The model I am using (Bert, XLNet ...): LayoutLMforTokenClassification

The problem arises when using:

  • the official example scripts: (give details below)
  • my own modified scripts: (give details below)
    My own modified script

The tasks I am working on is:

  • an official GLUE/SQUaD task: (give the name)
  • my own task or dataset: (give details below)
    My own dataset

To reproduce

Steps to reproduce the behavior:

Expected behavior

This is more of a question rather than an issue.
When I trained the layoutlm model using my data and I used the tokenclassification model from huggingface, I got a small drop in performance.

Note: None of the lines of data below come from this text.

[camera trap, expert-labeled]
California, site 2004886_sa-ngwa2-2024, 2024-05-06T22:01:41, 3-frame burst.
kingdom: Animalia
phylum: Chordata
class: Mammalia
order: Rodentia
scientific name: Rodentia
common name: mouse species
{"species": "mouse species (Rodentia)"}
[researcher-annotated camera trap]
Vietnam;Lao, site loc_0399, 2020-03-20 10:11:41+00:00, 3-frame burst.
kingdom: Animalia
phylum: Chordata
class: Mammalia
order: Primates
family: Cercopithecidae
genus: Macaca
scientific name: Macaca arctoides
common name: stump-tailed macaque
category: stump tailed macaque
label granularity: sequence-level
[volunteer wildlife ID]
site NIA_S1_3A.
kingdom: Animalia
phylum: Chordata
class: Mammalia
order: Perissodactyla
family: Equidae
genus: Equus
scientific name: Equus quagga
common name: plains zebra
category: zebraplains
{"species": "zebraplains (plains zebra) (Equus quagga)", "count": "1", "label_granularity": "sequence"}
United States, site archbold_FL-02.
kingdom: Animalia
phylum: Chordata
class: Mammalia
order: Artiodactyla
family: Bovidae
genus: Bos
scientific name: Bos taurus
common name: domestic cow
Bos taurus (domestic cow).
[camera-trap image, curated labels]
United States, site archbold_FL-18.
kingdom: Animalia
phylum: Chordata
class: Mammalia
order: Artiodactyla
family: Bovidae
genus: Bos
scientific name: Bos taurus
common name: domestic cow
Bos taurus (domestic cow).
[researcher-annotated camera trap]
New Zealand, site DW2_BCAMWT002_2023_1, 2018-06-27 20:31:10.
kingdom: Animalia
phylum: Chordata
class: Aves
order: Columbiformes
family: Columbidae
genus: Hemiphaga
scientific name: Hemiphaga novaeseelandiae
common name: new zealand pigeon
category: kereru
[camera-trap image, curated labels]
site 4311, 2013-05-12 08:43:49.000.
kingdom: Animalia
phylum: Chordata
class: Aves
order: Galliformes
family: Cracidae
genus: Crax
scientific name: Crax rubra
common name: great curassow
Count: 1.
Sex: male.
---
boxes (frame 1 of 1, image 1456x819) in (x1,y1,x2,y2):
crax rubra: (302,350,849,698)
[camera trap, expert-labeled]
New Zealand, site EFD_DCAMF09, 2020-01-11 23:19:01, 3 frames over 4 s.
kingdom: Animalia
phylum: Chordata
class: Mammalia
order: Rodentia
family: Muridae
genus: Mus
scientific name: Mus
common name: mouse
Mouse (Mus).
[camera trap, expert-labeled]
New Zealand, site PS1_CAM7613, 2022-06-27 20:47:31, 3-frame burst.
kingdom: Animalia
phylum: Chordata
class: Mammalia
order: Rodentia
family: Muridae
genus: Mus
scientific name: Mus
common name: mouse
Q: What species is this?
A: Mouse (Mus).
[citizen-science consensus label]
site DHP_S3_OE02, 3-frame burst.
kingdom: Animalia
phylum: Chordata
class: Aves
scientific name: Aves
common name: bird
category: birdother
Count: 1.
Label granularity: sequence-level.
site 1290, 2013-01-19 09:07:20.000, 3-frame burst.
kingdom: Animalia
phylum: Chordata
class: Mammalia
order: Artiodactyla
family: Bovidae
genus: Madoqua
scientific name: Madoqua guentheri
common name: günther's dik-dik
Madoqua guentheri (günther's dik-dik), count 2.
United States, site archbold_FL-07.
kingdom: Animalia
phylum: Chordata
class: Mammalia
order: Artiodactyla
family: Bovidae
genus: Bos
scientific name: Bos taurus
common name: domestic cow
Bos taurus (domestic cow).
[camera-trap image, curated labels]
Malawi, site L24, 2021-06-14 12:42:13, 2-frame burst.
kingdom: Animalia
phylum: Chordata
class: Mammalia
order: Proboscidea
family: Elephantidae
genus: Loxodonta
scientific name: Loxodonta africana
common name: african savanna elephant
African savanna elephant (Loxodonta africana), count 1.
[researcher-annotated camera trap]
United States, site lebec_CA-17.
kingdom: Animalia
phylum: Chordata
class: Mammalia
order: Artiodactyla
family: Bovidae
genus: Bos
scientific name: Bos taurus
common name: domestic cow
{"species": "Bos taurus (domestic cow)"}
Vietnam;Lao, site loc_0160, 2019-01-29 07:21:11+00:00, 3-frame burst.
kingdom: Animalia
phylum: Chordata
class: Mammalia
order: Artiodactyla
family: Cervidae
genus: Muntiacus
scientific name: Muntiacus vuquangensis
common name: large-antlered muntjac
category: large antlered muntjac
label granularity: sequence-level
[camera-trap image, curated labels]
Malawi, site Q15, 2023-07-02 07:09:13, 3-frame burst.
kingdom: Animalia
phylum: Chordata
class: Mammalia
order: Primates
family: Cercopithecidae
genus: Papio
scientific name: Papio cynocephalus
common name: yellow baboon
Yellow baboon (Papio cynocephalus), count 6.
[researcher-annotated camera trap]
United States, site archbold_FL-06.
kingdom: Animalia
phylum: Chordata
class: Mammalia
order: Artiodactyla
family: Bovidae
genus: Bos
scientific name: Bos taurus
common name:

I wanted to ask if there are any differences between the two models? I have kept the hyper-parameters to be exactly the same in both cases.
Two key points where I found the differences were:
(1). When taking in the dataset - in the Microsoft version, there is a concept called "segment_ids" which is not a parameter in the huggingface layoutlm documentation.
(2). I loaded both the models and printed the number of layers in both, I saw that there is 1 extra layer called layoutlm.embeddings.position_ids in the huggingface implementation.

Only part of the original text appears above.